People who have Medicare can obtain their medical care through original Medicare or the Medicare Advantage Program (Part C). Medicare Advantage Plans include HMO, PPO, Private Fee for Service Plans and Special Needs Plans. Of the more than 10 million individuals enrolled in Medicare Advantage Plans, almost all are enrolled in HMO’s (Health Maintenance Organizations) which were available since the 1980’s.
To help your parents (or you) make the best decision, they should know the way these plans work, and then decide which plan is right for them. The next is just a brief description of all the plan types.
If an individual elects to choose traditional fee for service Medicare, they are able to generally use any doctor or hospital that accepts Medicare assignment anywhere within the United States. However, Medicare does have deductibles, copays and cost sharing requirements that could play havoc with budgets. To help pay these additional out of pocket expenses, many individuals purchase Medigap or Medicare supplement policies.
Medicare Advantage Plans (Part C)
If you opt to choose a Medicare Advantage Plan, you really trade your traditional Medicare benefits for these plans. Lots of the Medicare Advantage Myaarpmedicare Plans are given to eligible individuals at minimum cost apart from continued payment of their Part B monthly premiums.
Medicare HMO’s (Health Maintenance Organizations)
These plans cover exactly the same physician and hospital costs as traditional Medicare, but usually with lower out of pocket costs. HMO’s are attractive to Medicare eligible individuals simply because they often provide extra benefits like eyeglasses, hearing aids, and dental benefits that are not included in traditional Medicare.
Individuals considering a Medicare HMO should bear in mind that they’ll only receive medical services from providers that are part of the HMO’s network of contracted providers. The HMO usually requires that an individual joining their plan select a primary care physician from those that be involved in their network. This primary care physician would then be responsible for all medical care including referrals to a specialist and admittance to a hospital. The HMO will not purchase unauthorized visits to specialists nor non-emergency care received outside the HMO’s service area or visits to non-network physicians.
These plans are private healthcare plans like HMO’s. However, PPO’s and HMO’s do differ into two essential areas. First, Medicare PPO’s do cover eligible medical care services obtained from doctors and hospitals outside the PPO network. And, second, Medicare PPO’s do not usually require that you obtain an authorization before seeking care from a specialist.
Regional PPO’s are available in many areas of the country. These plans serve large geographic areas and must offer exactly the same premium costs and plan benefits to all or any individuals residing in these areas. Medicare PPO’s cover exactly the same kinds of medical expenses that traditional Medicare does. Additionally, Medicare PPO’s commonly incorporate a prescription drug benefit. Unlike traditional Medicare, Medicare PPO’s have an annual out of pocket limit for benefits covered under Parts A and B of Medicare. The out of pocket limit caps the amount an individual can spend on covered medical expenses in a calendar year. Much like any PPO program, when an individual works on the non-contracted provider for covered services, they will pay more out of their pocket.
These plans can be found to Medicare beneficiaries in trade because of their traditional Medicare Benefits. PFFS don’t have a proper network of doctors and hospitals to select from and not absolutely all doctors or hospitals are willing to supply medical services to participants in these kinds of plans. If an individual is considering enrollment, it’s wise to check using their doctor and local hospitals to ensure that they will accept the plan’s payment for services before enrolling. Also, the enrollee should thoroughly understand the advantages of a fee for service plan since the fee for service plans decide how much they will purchase Medicare covered services and may charge a greater cost sharing percentage than traditional Medicare. Private fee for service plans may incorporate a prescription drug benefit. If they don’t, the enrollee is free to participate a Medicare stand alone prescription drug plan.

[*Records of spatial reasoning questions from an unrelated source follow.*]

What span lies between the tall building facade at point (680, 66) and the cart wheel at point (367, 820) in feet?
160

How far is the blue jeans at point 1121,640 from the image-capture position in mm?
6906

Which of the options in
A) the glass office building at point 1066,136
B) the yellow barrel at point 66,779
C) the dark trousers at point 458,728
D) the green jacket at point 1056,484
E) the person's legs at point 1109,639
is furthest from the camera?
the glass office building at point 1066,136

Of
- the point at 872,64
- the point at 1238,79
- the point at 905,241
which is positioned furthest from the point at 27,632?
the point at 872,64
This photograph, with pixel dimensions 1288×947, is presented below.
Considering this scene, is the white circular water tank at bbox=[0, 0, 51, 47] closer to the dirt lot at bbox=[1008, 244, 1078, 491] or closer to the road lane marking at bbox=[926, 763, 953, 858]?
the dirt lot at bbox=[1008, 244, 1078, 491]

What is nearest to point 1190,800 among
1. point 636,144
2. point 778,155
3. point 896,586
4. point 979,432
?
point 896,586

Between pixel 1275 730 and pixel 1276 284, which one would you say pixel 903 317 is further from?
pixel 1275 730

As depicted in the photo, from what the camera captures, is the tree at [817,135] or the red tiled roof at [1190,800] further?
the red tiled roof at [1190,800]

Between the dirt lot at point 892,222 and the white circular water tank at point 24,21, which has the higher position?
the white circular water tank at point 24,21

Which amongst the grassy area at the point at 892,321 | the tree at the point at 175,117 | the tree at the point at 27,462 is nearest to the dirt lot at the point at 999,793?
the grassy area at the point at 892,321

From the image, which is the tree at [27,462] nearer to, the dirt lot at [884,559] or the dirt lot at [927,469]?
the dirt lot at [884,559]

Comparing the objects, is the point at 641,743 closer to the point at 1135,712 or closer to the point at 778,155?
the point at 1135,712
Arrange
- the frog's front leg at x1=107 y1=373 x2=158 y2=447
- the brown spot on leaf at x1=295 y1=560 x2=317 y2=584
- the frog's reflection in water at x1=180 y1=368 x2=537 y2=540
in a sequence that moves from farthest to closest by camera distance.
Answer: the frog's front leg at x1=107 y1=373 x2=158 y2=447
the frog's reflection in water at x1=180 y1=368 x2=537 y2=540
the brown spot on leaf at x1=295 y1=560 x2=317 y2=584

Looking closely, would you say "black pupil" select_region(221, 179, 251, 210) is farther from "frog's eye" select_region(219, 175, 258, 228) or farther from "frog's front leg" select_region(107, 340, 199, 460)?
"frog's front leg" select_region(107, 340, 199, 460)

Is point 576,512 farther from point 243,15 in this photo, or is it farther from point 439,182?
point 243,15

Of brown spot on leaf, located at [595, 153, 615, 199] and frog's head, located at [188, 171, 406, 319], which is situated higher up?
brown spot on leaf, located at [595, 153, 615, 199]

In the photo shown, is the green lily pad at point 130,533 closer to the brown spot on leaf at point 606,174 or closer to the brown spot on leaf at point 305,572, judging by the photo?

These plans are private plans offering benefits to Medicare beneficiaries, including prescription drug coverage, who need additional help paying for their medical benefits. These would include folks who qualify for both Medicare and Medicaid (MediCal in California), those residing in longterm care facilities, and those with chronic or disabling medical conditions.
Prescription drug plans can be found to all or any Medicare eligible persons no matter medical history or income levels. Whenever a person first qualifies for Medicare, their initial enrollment period begins three months before their 65th birthday, includes their birth month, and ends three months after their birth month. Otherwise, the annual open enrollment period for prescription drug plans runs from November 15th thru December 31st, with the coverage commencing on these January 1st.
Medicare drug plans are designed to reduce drug costs for enrollees and protect against catastrophic drug costs. However, there’s a monthly cost for these plans. In addition to a monthly premium, the covered individual must pay a portion of the expense of the medications (or a copay) and Medicare pays part of the cost. Costs for an agenda can vary with regards to the medications taken and the type of plan selected. At least, the plans available must supply a “standard” level of coverage.